Les plus jeunes n’ont pas vécu la crise Lehman Brothers à titre professionnel : ils sont donc plus optimistes. Aujourd’hui, les banques sont mieux capitalisées. D’autres crises surviendront néanmoins, probablement pas du même genre, et il est important de garder cela en tête. Il serait naïf de croire que le marché boursier n’opérera pas une forme de correction. Avec la politique monétaire qui se resserre, il est possible que les marchés boursiers finissent par baisser. Mais il est improbable que cela ait un effet systémique comme la crise bancaire.
Nous avons vu arriver de nouvelles disciplines dans l’enseignement de la finance, comme la psychologie comportementale par exemple. Voyez-vous apparaître des débats entre les partisans d’un enseignement en finance plus classique et traditionnel, et ceux qui empruntent ces nouvelles voies ?
Mais les deux sont complémentaires ! Par exemple, les gens qui veulent travailler pour des hedge funds cherchent des stratégistes, qui doivent fonder leur travail sur des anomalies qui, finalement, sont liées à la psychologie. Donc, en fait, ils se rejoignent. L’année prochaine, je commencerai un nouveau cours sur la finance comportementale. Les gens sont naturellement très intéressés par ce sujet : il est en effet amusant de relier les marchés financiers à la psychologie, cela donne à ce domaine une saveur très intuitive et concrète.
Pierre-Emmanuel Juillard a dit que la France a une forte tradition d’ingénieurs diplômés de haut niveau, dont les compétences sont idéalement adaptées à l’industrie financière, mais qu’il n’y en a tout simplement pas assez qui sortent de ses écoles. Pourquoi, à votre avis ?
Je ne me prononcerais pas pour le reste, mais je pense qu’HEC Paris bénéficie d’une position très forte dans ce domaine. Nous avons par exemple mis en place récemment, en partenariat avec Polytechnique, un Master spécialisé sur la data science, le MSc Data Science for Business. Par ailleurs, de plus en plus de programmes incluent ces compétences autour de l’analyse des données dans leurs enseignements. Python ou R sont devenus le nouvel Excel ! Les étudiants s’habituent à traiter les données, cela fait désormais partie de ce qu’un bon généraliste devrait pouvoir faire, ce n’est même plus considéré comme une compétence spécialisée. Il s’agit simplement d’être capable de regarder les données, de visualiser les données et d’en retirer un sens concret.

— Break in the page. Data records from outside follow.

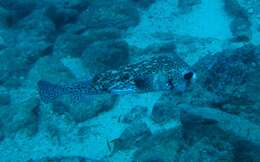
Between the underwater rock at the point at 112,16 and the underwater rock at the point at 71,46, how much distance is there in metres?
0.78

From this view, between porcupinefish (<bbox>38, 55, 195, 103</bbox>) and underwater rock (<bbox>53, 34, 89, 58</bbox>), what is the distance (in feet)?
11.0

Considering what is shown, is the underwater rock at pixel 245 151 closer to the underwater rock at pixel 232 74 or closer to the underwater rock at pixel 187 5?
the underwater rock at pixel 232 74

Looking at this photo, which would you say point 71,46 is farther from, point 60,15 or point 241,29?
point 241,29

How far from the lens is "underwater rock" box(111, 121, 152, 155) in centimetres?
569

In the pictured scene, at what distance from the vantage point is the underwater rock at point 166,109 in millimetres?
5883

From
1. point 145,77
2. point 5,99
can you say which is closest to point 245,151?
point 145,77

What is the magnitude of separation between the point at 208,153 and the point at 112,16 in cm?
634

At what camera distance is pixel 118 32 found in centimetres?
902

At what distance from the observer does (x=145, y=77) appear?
5.21 metres

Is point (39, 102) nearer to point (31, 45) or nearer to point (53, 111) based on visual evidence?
point (53, 111)

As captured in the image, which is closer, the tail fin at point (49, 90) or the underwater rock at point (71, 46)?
the tail fin at point (49, 90)

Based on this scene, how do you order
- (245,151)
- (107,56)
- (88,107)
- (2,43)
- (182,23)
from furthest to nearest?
(2,43), (182,23), (107,56), (88,107), (245,151)

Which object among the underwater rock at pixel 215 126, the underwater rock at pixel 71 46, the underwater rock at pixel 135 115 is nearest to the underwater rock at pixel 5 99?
the underwater rock at pixel 71 46

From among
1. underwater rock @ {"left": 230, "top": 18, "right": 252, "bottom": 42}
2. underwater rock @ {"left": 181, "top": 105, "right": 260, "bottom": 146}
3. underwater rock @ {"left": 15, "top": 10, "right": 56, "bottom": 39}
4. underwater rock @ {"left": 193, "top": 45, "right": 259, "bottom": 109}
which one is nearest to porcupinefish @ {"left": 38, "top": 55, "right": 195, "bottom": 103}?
underwater rock @ {"left": 193, "top": 45, "right": 259, "bottom": 109}
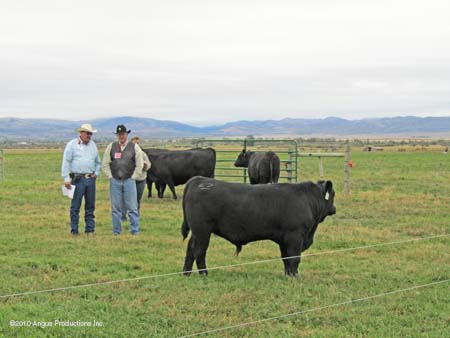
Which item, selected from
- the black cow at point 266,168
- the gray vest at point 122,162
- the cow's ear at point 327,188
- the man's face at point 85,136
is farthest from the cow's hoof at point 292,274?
the black cow at point 266,168

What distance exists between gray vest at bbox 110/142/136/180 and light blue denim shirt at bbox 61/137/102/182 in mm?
360

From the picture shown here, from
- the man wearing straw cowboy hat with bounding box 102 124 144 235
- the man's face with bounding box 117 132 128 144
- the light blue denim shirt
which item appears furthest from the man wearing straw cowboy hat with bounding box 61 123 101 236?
the man's face with bounding box 117 132 128 144

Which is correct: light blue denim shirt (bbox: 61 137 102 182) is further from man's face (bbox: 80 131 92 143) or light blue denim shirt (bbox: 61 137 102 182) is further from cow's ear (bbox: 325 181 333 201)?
cow's ear (bbox: 325 181 333 201)

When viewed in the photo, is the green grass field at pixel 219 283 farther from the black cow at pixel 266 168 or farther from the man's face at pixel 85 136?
the black cow at pixel 266 168

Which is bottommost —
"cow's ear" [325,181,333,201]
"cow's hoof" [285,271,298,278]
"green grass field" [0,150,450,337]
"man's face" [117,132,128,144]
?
"green grass field" [0,150,450,337]

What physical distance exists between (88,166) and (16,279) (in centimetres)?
368

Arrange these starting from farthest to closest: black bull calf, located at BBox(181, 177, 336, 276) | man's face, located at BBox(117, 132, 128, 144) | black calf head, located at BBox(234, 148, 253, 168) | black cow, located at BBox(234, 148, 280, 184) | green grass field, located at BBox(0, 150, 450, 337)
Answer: black calf head, located at BBox(234, 148, 253, 168) < black cow, located at BBox(234, 148, 280, 184) < man's face, located at BBox(117, 132, 128, 144) < black bull calf, located at BBox(181, 177, 336, 276) < green grass field, located at BBox(0, 150, 450, 337)

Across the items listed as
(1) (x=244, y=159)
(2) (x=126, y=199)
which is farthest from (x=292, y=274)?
(1) (x=244, y=159)

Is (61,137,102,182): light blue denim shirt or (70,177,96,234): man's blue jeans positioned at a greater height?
(61,137,102,182): light blue denim shirt

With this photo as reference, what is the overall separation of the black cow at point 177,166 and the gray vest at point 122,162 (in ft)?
20.4

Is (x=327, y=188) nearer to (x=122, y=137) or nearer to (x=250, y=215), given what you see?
(x=250, y=215)

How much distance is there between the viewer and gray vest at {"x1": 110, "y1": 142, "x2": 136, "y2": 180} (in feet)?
36.3

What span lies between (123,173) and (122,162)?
21cm

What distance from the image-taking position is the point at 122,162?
36.3 feet
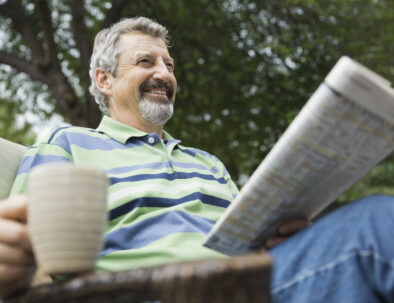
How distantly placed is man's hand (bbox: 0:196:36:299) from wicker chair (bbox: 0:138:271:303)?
4 cm

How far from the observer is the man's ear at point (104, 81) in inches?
88.5

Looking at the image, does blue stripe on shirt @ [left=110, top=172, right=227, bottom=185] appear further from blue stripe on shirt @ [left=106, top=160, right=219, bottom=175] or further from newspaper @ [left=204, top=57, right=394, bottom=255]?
newspaper @ [left=204, top=57, right=394, bottom=255]

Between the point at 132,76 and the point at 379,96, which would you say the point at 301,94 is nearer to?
the point at 132,76

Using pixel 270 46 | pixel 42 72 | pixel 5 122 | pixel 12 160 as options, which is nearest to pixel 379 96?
pixel 12 160

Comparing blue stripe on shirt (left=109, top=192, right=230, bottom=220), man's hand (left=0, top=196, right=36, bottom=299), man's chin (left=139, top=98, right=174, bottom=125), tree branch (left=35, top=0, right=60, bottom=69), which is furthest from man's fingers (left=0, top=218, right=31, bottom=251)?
tree branch (left=35, top=0, right=60, bottom=69)

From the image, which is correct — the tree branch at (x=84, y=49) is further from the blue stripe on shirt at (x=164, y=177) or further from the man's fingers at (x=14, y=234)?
the man's fingers at (x=14, y=234)

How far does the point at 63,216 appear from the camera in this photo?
2.56 ft

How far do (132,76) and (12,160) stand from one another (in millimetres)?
737

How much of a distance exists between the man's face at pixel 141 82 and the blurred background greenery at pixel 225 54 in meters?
2.47

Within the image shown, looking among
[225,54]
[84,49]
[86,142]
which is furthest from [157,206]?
[225,54]

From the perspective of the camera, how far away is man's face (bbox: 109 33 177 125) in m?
2.11

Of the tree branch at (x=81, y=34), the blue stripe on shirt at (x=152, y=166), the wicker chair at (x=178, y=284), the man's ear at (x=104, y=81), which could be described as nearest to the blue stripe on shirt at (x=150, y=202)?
the blue stripe on shirt at (x=152, y=166)

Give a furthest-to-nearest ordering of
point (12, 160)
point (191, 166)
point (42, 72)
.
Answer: point (42, 72), point (191, 166), point (12, 160)

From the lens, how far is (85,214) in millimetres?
795
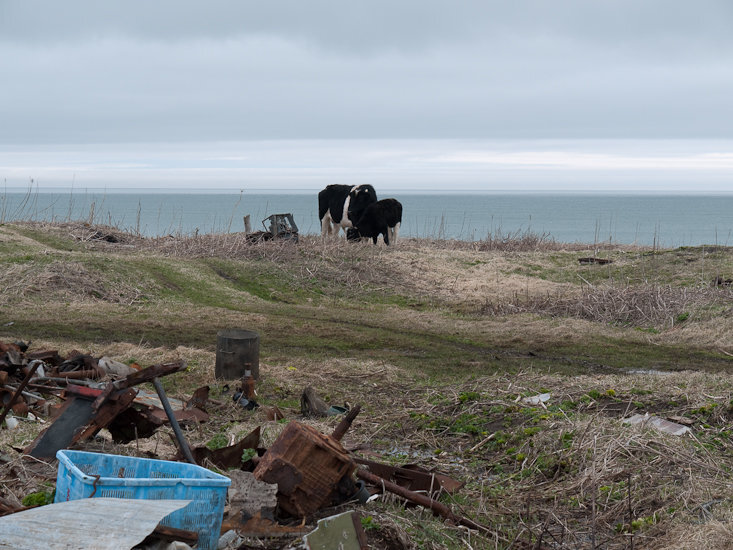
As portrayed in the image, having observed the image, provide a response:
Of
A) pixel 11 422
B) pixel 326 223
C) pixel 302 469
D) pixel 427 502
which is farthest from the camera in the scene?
pixel 326 223

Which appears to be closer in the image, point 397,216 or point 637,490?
point 637,490

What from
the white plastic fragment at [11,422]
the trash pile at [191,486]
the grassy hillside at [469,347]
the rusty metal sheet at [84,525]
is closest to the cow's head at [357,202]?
the grassy hillside at [469,347]

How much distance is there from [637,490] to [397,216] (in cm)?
2010

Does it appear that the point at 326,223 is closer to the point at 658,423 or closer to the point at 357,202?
the point at 357,202

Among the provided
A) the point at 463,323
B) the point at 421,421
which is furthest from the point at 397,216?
the point at 421,421

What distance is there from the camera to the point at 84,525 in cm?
325

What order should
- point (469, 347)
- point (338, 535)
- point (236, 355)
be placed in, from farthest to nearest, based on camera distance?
point (469, 347) < point (236, 355) < point (338, 535)

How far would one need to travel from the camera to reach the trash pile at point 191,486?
3.34 metres

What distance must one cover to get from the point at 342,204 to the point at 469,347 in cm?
1474

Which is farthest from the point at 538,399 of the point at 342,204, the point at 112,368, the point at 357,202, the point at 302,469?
the point at 342,204

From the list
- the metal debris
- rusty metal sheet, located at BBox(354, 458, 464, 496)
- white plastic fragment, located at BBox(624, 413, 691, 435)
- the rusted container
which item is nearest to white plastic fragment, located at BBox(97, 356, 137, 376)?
rusty metal sheet, located at BBox(354, 458, 464, 496)

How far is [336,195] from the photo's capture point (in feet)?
87.8

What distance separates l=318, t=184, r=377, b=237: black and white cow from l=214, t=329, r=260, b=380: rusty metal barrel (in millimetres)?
16814

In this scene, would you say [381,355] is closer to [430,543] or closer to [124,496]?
[430,543]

Il y a 30 ans, être une star en Excel vous aurait donné un avantage concurrentiel dans une banque d’investissement. Aujourd’hui, il s’agit plutôt d’avoir des connaissances de base sur la façon de visualiser les données et de savoir faire un peu de statistiques et d’analyses de régression. On voit là une tendance dont je me réjouis, parce que cela devrait faire partie de ce qu’un généraliste peut faire, et pas seulement le domaine réservé à des ingénieurs spécialisés. J’attends avec impatience le jour où on pourra voir des dirigeants d’entreprise discuter plus rationnellement des données, en comparaison avec ce qu’ils font actuellement. On dépend aujourd’hui largement de données objectives et de l’intuition. L’intuition est bonne mais doit être renforcée par les données. Ce qui est beau aujourd’hui, c’est que nous voyons apparaître tous ces outils qui nous aident à visualiser les données et qui nous permettent de les explorer. Il n’est plus nécessaire que cela soit laid et ennuyeux, cela peut au contraire créer des outils qui nous permettront de voir ce qui était invisible avant. Et c’est une vraie révolution.